L’enseignement supérieur s’est adapté aux précédentes ruptures technologiques (la calculatrice, l’ordinateur, l’internet, les moteurs de recherche) et s’adaptera donc à cette nouvelle évolution technologique qu’est l’Intelligence Artificielle. Cette adaptation prendra plusieurs formes : former les étudiants à l’usage de ce nouvel outil, pour les préparer à leur vie professionnelle ; donner le recul nécessaire pour ne pas confondre le résultat fourni par l’outil et le résultat recherché ; adapter la pédagogie et les évaluations en tirant parti de ce nouvel outil.
11/ Dès que l'on manifeste la moindre critique au sujet de l'IA, il se trouve toujours quelqu'un pour nous rappeler que la situation reproduit ce qui s'est passé avec l'avénement de l'imprimerie, de la télévision ou d'Internet. La mutation qu'induit l'IA vous semble t-elle de même nature au plan anthropologique, tout particulièrement du point de vue de la noétique ?

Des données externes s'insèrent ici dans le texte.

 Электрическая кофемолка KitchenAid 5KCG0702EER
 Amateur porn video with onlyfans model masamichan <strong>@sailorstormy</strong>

Chaque rupture technologique porte une dimension éthique et requiert une prise de recul. C’est particulièrement vrai pour l’IA qui introduit des défis réellement nouveaux. Néanmoins, il me semble que l’avènement de l’ordinateur au sein des entreprises, puis au sein des foyers, de l’internet puis du Web, et des moteurs de recherche, puis des réseaux sociaux ont engendré des défis éthiques tout à fait considérables.
Question subsidiaire : Pourquoi Aristote ?
Parce qu’il aide les étudiants à réfléchir.